« Tous ceux qui ont une existence à part me captivent… Celui-là… tous les autres… doivent éprouver des émotions puissantes.
— Mais non, mais non, s’écria-t-il en riant, ne croyez pas cela… Ce sont des émotions auxquelles on s’habitue… On finit par agir aussi tranquillement qu’un brave bourgeois qui fait sa partie de manille. Évidemment, il y a des minutes pénibles, mais c’est rare.
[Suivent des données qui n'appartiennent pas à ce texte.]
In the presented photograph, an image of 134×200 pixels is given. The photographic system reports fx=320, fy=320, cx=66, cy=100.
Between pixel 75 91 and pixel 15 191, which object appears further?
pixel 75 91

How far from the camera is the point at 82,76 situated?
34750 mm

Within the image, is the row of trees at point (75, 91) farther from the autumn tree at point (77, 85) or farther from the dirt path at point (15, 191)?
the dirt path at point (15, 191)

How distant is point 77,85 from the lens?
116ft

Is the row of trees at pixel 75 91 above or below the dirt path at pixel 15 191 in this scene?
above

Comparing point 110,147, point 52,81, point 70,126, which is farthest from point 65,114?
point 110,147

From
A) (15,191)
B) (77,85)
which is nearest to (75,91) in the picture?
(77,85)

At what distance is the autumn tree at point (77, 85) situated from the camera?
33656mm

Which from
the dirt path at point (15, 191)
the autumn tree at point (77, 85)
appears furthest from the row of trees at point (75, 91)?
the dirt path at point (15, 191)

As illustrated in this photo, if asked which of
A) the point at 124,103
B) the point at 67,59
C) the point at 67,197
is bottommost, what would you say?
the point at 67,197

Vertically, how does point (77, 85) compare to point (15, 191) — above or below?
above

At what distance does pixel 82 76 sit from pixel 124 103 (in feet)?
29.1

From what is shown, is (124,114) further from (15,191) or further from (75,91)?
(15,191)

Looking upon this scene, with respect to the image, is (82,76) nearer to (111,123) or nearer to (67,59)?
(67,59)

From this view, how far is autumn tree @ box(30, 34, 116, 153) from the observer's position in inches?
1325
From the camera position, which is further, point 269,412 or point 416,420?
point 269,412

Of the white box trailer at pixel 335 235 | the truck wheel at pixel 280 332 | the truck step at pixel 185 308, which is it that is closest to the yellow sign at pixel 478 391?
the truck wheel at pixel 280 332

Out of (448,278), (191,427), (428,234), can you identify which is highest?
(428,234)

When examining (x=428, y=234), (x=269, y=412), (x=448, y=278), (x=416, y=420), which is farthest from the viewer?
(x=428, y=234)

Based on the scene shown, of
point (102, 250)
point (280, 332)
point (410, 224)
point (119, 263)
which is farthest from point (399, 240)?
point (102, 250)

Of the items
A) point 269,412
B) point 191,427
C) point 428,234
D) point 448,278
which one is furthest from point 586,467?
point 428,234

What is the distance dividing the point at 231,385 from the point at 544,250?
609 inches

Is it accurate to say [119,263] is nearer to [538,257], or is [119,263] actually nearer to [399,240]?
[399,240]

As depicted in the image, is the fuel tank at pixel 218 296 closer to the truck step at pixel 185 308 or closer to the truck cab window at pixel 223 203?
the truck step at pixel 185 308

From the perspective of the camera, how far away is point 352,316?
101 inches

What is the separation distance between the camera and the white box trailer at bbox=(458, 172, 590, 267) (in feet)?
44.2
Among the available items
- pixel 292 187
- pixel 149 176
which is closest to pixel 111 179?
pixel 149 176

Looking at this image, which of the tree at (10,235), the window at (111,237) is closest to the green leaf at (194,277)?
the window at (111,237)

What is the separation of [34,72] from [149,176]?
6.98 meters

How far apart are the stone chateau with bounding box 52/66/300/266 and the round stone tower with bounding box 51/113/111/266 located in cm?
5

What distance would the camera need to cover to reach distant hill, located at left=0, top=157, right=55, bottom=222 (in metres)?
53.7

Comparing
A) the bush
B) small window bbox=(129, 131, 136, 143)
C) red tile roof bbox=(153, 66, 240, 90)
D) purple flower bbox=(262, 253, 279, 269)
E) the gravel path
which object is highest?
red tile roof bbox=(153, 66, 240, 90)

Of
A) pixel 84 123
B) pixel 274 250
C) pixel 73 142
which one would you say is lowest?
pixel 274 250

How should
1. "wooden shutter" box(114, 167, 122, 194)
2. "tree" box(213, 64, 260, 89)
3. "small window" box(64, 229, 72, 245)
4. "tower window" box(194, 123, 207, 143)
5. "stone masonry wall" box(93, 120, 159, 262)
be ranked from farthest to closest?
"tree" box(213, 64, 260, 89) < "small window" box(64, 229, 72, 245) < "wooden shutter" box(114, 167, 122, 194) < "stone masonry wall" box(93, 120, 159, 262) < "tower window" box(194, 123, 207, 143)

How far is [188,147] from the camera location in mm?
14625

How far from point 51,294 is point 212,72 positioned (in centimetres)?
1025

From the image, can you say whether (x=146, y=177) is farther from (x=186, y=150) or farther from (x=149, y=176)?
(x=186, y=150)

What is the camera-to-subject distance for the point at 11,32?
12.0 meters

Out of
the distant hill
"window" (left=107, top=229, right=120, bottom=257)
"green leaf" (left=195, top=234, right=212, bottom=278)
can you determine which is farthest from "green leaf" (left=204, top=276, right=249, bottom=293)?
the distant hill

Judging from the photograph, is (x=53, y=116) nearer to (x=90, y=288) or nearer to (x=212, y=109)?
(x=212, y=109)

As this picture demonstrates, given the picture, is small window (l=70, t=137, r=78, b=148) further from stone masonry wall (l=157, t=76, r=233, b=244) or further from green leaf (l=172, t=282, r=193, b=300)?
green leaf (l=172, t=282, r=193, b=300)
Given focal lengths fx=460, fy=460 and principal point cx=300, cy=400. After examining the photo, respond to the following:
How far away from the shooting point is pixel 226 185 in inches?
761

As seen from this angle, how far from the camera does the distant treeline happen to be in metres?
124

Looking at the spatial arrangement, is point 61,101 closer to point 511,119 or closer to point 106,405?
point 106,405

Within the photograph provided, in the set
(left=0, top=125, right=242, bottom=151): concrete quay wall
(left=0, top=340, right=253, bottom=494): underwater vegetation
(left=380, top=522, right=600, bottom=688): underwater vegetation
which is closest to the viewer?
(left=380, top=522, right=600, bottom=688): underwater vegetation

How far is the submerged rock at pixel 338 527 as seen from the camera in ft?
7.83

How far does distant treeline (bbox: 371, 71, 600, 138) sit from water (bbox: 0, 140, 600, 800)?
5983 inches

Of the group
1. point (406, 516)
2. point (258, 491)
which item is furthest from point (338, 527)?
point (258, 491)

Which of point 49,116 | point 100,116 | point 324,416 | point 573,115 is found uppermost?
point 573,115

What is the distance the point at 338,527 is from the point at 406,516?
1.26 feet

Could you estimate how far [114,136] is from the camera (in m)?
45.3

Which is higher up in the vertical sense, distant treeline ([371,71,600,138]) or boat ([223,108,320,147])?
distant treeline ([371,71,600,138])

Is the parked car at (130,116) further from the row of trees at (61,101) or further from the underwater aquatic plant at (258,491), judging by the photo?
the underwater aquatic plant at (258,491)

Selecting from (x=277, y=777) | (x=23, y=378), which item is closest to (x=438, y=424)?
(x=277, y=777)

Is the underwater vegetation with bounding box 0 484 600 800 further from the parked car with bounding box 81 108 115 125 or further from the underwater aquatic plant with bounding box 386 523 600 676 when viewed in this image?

Presque toujours, pour peu qu’on y ait la main, ça se passe en douceur. Ainsi on m’a indiqué… »
Il s’interrompit, et se leva, prêt à partir.
« Excusez-moi… j’abuse de vos instants… »
Elle le retint, tout de suite animée et curieuse :
« On vous a indiqué ?…
— Oh ! rien…
— Si, racontez-moi…
— Non, je vous assure… Il s’agit d’un malheureux bracelet… Eh bien, d’après ce qu’on m’a dit, je n’aurais qu’à le cueillir… Aucune émotion… Une simple promenade… »
Il allait ouvrir la porte. Elle lui saisit le bras. Il se retourna, et elle demanda, les yeux hardis, avec toute la provocation d’une femme qui n’admet pas de refus :
« À quand la promenade ?
— Pourquoi ? vous voulez en être ?
— Oui, je le veux… je m’ennuie tellement !
— Et ce serait une distraction ?
— En tout cas, je verrais… j’essaierais… »
Il prononça :
« Après-demain, deux heures, rue de Rivoli, dans le square Saint-Jacques. »
Sans attendre la réponse, il sortit.